Growth of copper consumption in China may decline almost 50 percent in 2011 as the country tries to cool its economy, Michael Jansen, a metals strategist at JPMorgan Chase & Co., said at a Shanghai conference Jan. 15.
Ivanhoe Mines lost 2.4 percent to C$25. Equinox Minerals Ltd., which mines copper in Africa, dropped 1.7 percent to C$5.76. Western Coal Corp., the coal producer that has agreed to be bought by Walter Energy Inc., fell 1.4 percent to C$12.28.
High River Gold Mines Ltd., which mines in Russia and Africa, jumped 14 percent to C$1.38. OAO Severstal, which owns a majority stake in High River, began an initial public offering of its Nord Gold NV unit.

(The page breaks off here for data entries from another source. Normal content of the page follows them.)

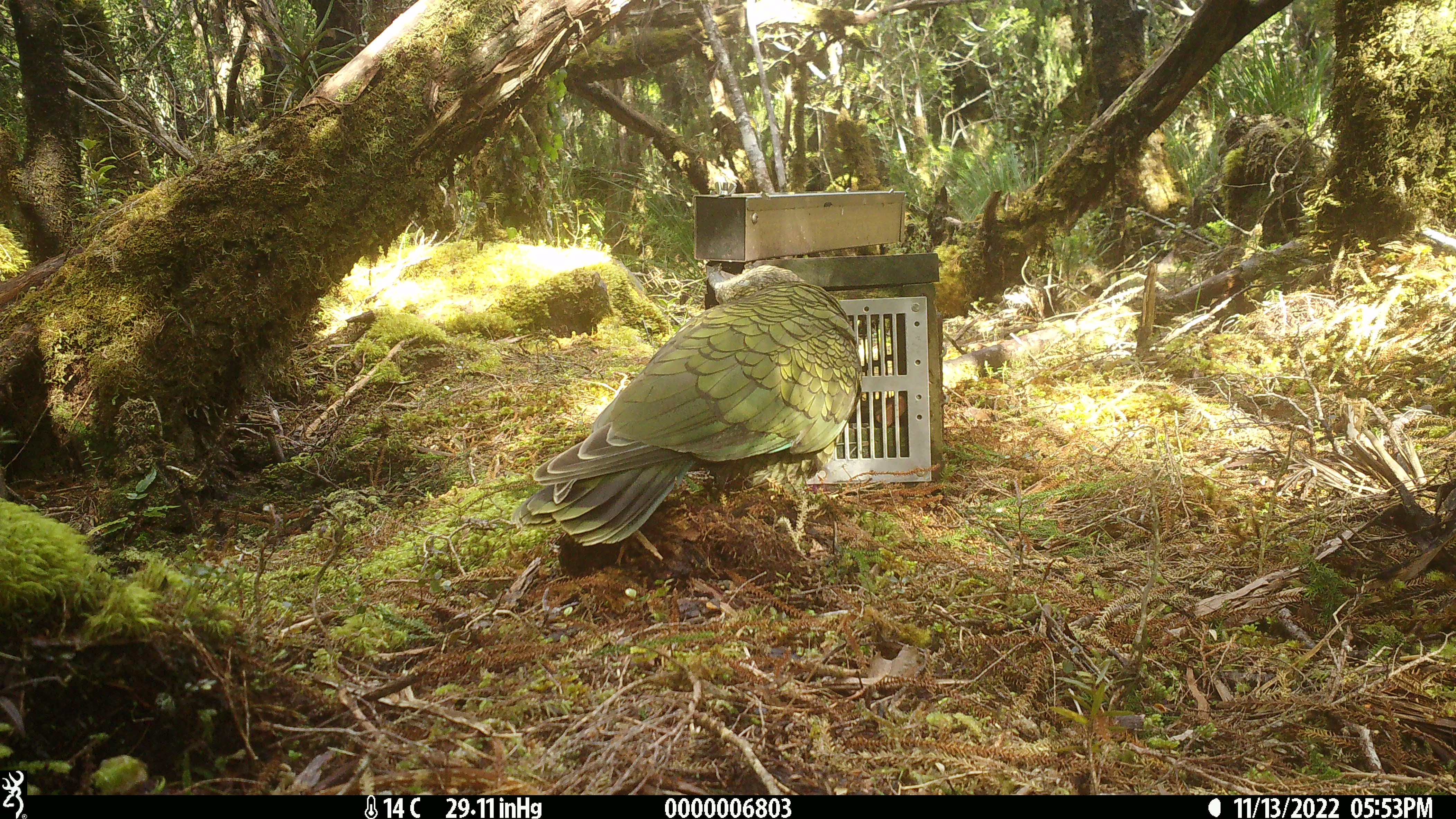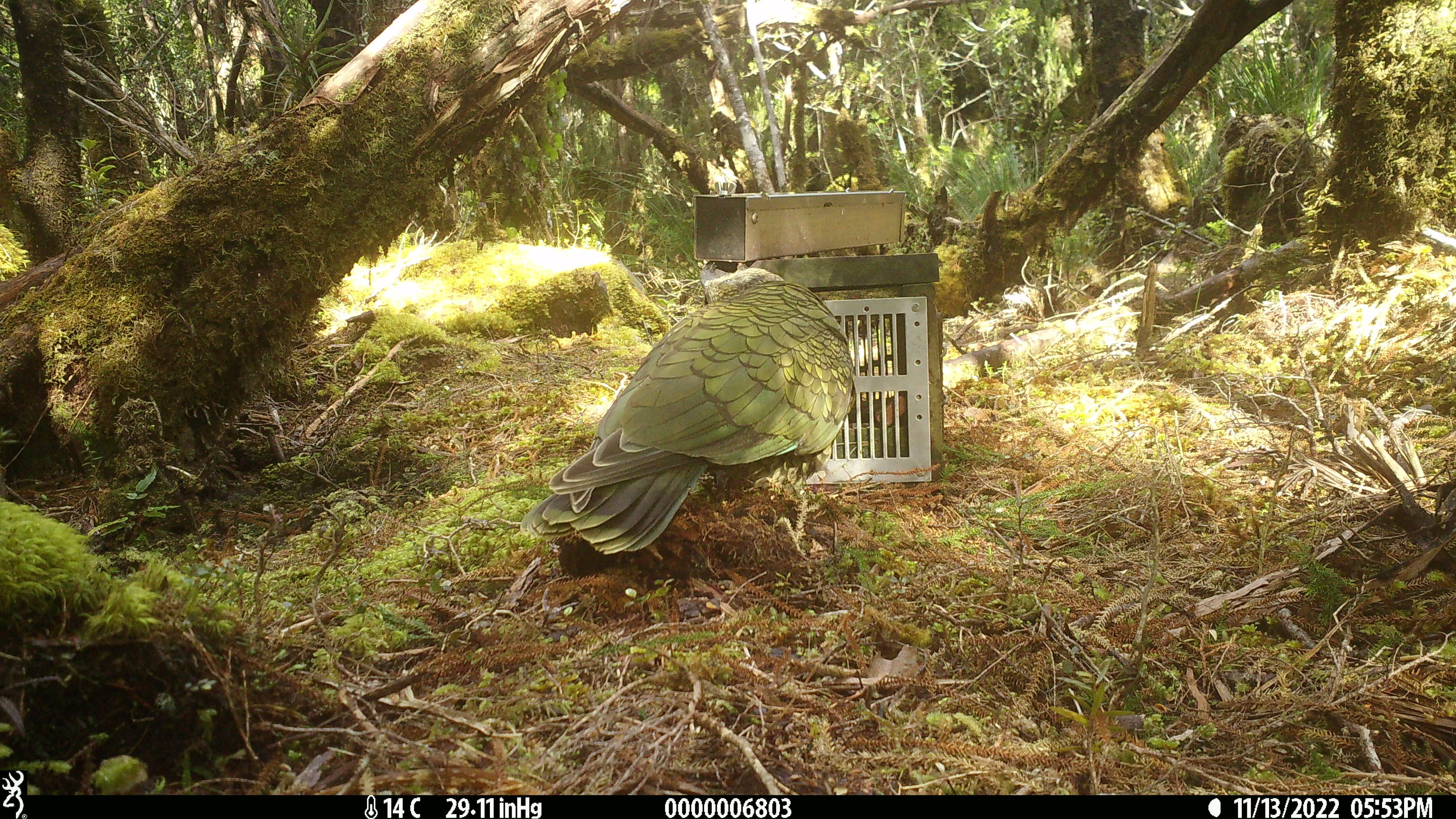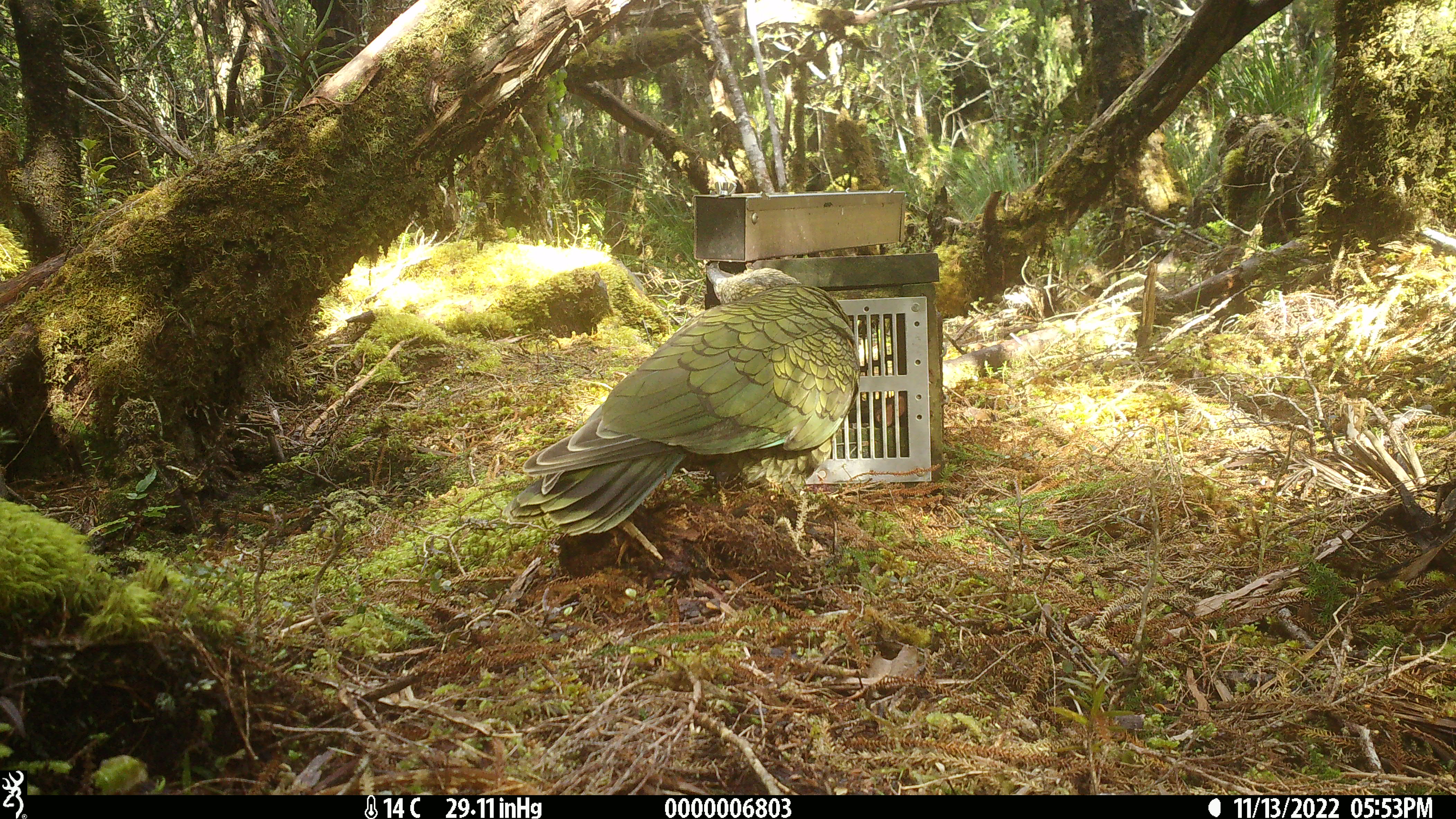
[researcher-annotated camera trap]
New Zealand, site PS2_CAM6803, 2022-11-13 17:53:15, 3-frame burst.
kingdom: Animalia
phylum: Chordata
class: Aves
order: Psittaciformes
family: Strigopidae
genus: Nestor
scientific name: Nestor notabilis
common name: kea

Nautilus Minerals Inc. (NUS), which plans to mine gold and copper from beneath the ocean floor, soared 21 percent, the most in 25 months, to C$2.66 after saying it has received a mining lease from Papua New Guinea.
Tim Hortons dropped 2 percent, the most in four months, to C$41.30. Nattel cut her rating to “sector perform” after rating it “outperform” since at least 2006. In a note to clients, the analyst said the stock is more expensive per dollar of forecast profit than McDonald’s Corp.